Alıntılanan Metin
○ ○ ○
T.C.
YARGITAY
22. HUKUK DAİRESİ
E. 2015/35120
K. 2018/19675
T. 24.9.2018

* KIDEM VE İHBAR TAZMİNATININ TAHSİLİ İSTEMİ ( Hükme Esas Alınan Bilirkişi Raporuna Göre Davacının 1/5 Şantiye Şefinin İse 2/5 Oranında Kusurlu Olduğu/Davalı Şirketin Maddi Zarara Uğramasına ve Davacının İş Akdinin Feshine Sebep Olan Olayda Şantiye Şefinin Davacıdan Daha Fazla Kusuru Olduğu Sabit Olmakla Eşit İşlem İlkesine Aykırı Olarak Sadece Davacının İş Sözleşmesinin Feshedilmesi Haksız Olup Tazminat Talebinin Kabulü Gerektiği )

* EŞİT İŞLEM İLKESİ ( İşverene İşyerinde Çalışan İşçiler Arasında Haklı ve Objektif Bir Sebep Olmadıkça Farklı Davranmama Borcu Yüklediği/İspat Yükü İşçide Olmakla Birlikte İşçi İhlalin Varlığını Güçlü Biçimde Gösteren Bir Delil İleri Sürdüğünde Aksinin İşveren Tarafından İspatlanması Gerektiği - Hükme Esas Alınan Bilirkişi Raporuna Göre Davalı Şirketin Maddi Zarara Uğramasına ve Davacının İş Akdinin Feshine Sebep Olan Olayda Şantiye Şefinin Davacıdan Daha Fazla Kusuru Olduğu Gözetilmeksizin Sadece Davacının İş Sözleşmesinin Feshinin Haksız Olduğu/Kıdem ve İhbar Tazminatına Hak Kazanacağı )

* İŞVERENİN EŞİT DAVRANMA BORCU ( Hükme Esas Alınan Bilirkişi Raporuna Göre Davacının 1/5 Şantiye Şefinin İse 2/5 Oranında Kusurlu Olduğu/Davalı Şirketin Maddi Zarara Uğramasına ve Davacının İş Akdinin Feshine Sebep Olan Olayda Şantiye Şefi Davacıdan Daha Fazla Kusuru Olmasına Rağmen Sadece Davacının İş Sözleşmesinin Feshedilmesinin Eşit İşlem İlkesine Aykırı Olduğu/Davacının Kıdem ve İhbar Tazminatı Talebinin Kabulü Gerektiği )

4857/m.5,25/II(ı)

2709/m.10,55

ÖZET : Dava, kıdem ve ihbar tazminatının tahsili istemine ilişkindir.

Uyuşmazlık işverenin eşit davranma borcuna aykırı davranıp davranmadığı ve bunun sonuçları noktasında toplanmaktadır.

Hükme esas alınan bilirkişi raporunda davacının 1/5 oranında, şantiye şefinin 2/5 oranında kusurlu olduğu sonucuna varılmıştır.
○ ○ ○
Çıkarılan Kayıtlar
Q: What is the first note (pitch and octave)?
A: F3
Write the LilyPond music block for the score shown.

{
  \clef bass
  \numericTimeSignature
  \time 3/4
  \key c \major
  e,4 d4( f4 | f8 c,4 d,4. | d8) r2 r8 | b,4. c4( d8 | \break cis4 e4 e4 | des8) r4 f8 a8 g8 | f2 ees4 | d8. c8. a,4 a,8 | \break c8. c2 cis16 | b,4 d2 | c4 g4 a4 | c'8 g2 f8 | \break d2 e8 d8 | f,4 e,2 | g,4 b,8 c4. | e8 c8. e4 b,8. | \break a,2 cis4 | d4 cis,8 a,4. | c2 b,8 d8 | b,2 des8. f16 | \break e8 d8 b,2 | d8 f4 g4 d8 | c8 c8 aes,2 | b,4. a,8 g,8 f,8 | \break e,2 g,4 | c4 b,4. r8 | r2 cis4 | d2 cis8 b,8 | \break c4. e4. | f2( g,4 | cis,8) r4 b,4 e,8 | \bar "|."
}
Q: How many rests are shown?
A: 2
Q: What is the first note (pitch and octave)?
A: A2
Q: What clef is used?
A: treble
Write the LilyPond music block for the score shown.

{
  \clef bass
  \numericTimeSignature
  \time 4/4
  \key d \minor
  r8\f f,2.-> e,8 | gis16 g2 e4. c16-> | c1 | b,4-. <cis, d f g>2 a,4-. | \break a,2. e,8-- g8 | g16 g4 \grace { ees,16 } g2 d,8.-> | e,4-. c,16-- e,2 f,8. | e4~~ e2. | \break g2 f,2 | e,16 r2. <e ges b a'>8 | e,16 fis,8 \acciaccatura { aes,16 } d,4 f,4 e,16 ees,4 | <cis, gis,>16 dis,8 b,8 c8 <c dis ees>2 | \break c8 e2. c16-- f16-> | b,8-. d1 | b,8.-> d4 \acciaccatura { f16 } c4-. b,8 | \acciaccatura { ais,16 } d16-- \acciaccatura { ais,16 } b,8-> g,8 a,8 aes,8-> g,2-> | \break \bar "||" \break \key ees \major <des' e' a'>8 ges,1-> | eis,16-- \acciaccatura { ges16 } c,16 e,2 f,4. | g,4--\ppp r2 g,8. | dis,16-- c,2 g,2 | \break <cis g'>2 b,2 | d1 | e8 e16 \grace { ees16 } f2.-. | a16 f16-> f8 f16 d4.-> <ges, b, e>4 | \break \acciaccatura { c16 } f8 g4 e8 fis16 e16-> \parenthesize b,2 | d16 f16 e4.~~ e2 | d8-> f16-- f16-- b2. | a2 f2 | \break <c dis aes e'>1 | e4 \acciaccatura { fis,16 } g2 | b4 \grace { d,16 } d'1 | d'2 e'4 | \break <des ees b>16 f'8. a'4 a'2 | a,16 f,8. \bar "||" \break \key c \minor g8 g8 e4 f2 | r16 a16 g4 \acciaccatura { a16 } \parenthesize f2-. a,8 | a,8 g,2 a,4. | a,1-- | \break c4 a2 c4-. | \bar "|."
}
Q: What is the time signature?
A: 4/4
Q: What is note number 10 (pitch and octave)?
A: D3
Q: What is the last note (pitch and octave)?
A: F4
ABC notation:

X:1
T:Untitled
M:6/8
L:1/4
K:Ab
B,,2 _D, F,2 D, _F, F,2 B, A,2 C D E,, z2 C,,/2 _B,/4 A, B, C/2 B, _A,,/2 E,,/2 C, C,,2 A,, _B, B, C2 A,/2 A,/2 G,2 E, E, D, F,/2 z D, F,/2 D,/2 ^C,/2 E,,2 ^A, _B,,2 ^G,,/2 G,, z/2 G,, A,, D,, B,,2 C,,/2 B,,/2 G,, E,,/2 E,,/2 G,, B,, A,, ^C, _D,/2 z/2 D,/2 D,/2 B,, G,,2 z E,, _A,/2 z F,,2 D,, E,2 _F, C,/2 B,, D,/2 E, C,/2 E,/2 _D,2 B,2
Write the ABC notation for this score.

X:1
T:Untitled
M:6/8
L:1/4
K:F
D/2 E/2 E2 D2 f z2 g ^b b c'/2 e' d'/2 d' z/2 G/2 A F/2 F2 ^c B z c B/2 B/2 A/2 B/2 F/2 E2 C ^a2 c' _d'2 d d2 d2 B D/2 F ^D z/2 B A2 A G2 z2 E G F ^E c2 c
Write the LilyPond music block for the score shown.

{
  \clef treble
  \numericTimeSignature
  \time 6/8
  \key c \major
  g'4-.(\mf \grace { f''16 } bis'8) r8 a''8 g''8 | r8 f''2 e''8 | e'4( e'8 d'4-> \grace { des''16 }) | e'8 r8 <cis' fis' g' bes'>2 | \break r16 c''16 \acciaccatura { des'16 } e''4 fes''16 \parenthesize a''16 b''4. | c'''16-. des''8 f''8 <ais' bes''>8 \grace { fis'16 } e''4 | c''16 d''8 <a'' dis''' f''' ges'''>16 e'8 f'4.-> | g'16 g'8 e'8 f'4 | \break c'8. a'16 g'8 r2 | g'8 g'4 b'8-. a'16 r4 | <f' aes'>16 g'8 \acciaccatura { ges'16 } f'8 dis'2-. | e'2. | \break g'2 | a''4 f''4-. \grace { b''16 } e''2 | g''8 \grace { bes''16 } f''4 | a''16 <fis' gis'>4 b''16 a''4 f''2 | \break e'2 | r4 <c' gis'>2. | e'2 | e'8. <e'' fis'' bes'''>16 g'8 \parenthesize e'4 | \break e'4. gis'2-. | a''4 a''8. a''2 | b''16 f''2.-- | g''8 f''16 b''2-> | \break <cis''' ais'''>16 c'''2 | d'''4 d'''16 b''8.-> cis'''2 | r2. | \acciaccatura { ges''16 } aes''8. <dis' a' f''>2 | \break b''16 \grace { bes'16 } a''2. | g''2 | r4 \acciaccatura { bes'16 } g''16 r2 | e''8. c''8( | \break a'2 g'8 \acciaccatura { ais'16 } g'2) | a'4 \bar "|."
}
○ ○ ○
Yapılacak İşler
- a) Aşağıdaki ifadelerin Yargıtay kararıyla uyuşup uyuşmadığını belirtin. Her biri için evet ya da hayır deyin ve karardaki belirleyici ifadeyi aynen alıntılayın: (i) Bilirkişi raporunda davacının kusur oranı 1/5 olarak belirlenmiştir. (ii) Eşit işlem ilkesinde ispat yükü işverene aittir. (iii) Karar 2018 yılında verilmiştir.
- b) Yargıtay kararına göre davacının iş sözleşmesinin feshi hangi gerekçeyle haksız sayılmıştır? Bir ile üç cümle arasında açıklayın.

Çözümlü Cevaplar
- a)
(i) Evet: "davacının 1/5 oranında, şantiye şefinin 2/5 oranında kusurlu olduğu sonucuna varılmıştır"
(ii) Hayır: "İspat Yükü İşçide Olmakla Birlikte"
(iii) Evet: "T. 24.9.2018"

- b) Hükme esas alınan bilirkişi raporuna göre davacı 1/5, şantiye şefi ise 2/5 oranında kusurludur. Bu nedenle şirketin zarara uğramasına ve feshe yol açan olayda şantiye şefinin kusuru daha fazladır. Buna rağmen yalnızca davacının iş sözleşmesinin feshedilmesi eşit işlem ilkesine aykırıdır, bu yüzden fesih haksızdır ve kıdem ile ihbar tazminatı talebinin kabulü gerekir.